Alone in the studio again, he flung up a window, his mind pushing ahead
to eleven o'clock. It seemed to him then that he could not possibly
wait and go on fighting for his self-control. A gust of sleet and hail
swept in with a pattering sound upon the floor. Its cold, stinging
contact with his face refreshed him. Kenny's brain cleared. He gulped
and gasped. Garry's car! He would not wait.

"Frank," he telephoned after an unavailing interval of search for
Garry, "if you're willing we'll motor to Finlake in Garry's car. He'll
not be mindin'. I borrow it often. It's a bad night of course--but we
could start now. And we can make time on the road. It's barely two
hundred and fifty miles but the branch roads and changes make
unendurable delay. Shall I come for you in half an hour?"

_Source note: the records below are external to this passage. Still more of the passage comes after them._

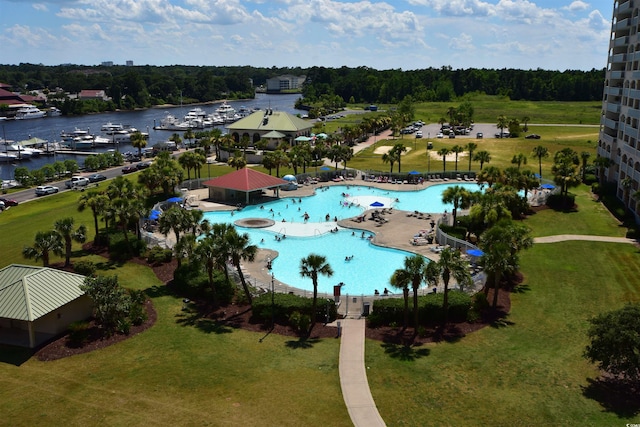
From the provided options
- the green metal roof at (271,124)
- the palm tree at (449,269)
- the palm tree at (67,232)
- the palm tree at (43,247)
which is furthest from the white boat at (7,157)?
the palm tree at (449,269)

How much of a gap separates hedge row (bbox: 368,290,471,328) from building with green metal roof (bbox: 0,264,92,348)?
70.0 ft

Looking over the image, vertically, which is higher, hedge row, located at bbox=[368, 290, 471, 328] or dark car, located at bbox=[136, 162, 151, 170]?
dark car, located at bbox=[136, 162, 151, 170]

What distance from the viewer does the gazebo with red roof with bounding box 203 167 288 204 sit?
241 ft

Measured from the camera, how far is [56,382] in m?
30.5

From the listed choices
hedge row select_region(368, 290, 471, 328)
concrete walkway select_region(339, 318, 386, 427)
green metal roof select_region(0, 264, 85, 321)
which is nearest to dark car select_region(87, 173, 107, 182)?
green metal roof select_region(0, 264, 85, 321)

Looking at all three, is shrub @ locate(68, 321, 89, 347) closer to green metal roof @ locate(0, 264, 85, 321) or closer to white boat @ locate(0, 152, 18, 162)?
green metal roof @ locate(0, 264, 85, 321)

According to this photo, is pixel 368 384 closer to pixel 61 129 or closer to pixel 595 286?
pixel 595 286

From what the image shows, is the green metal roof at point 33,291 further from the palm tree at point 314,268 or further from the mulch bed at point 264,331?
the palm tree at point 314,268

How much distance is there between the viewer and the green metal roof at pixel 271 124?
119 metres

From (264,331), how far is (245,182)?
126 feet

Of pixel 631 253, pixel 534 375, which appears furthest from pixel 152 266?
pixel 631 253

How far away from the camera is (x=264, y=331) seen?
125 feet

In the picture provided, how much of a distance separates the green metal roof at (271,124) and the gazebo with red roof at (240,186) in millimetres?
44562

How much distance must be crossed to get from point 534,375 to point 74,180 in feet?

Again Barrington gasped. Again he whistled. "Make it three quarters,"
he said, "and I think I can swing it."

"You're a jewel for sense," Kenny told him, a passionate note of
gratitude in his voice. "I love you for it."

He called Ann's studio at six. Joan had not returned. Ann took the
message, startled and sympathetic.

"I'll wire her in the morning," he said and, hanging up, found that
Sidney Fahr had come in. He stood with his back against the door, his
round face blank with terror.

"Kenny," he stammered, "I--I couldn't help hearing." The hot sympathy
he could not bring himself to utter, flamed desperately in his
face--almost to the ruin of Kenny's iron control. "I--I--I can do
something, can't I, Kenny?"

"Yes, Sid, darlin', you can," said Kenny gently. "I'm taking Garry's
car. You can square me with him."

"I--I'd even thrash him," mumbled Sid.

"Then if you will I'd like you to get in touch with Westcott's wife and
tell her. I'm painting her portrait. She comes to-morrow at ten.
Sid, could you--could you clean off those two chairs?"

Sid fell upon the nearest chair with fearful energy. At the table
Kenny hurriedly wrote a check.

"And to-morrow I want you to deposit this to Brian's account. I'm
paying back--what I owe him." His mouth worked.

"Oh, Sid!" he said, his face scarlet.

"Now, now, now, Kenny," choked the little painter, winking and making
horrible faces at the littered chair, "don't you go to taking on.
Don't you do it. I'll call up Westcott. The old gladiator!" Somehow
he turned his sniffle to a snort. "What in thunder does she want to be
painted for anyway? She's got a nose like a triangle and the
composition of her face is all wrong."

He blinked away the wetness on his lashes and wondered why, with every
other chair in the studio clear, Kenny should make a point of the
littered two. But he did not ask. Instead he entered upon a period of
fruitless and agitated trotting that lasted until Kenny came hack from
the garage with Garry's car. Then Sid packed him in, made one last
terrible face and bolted across the sidewalk for the door.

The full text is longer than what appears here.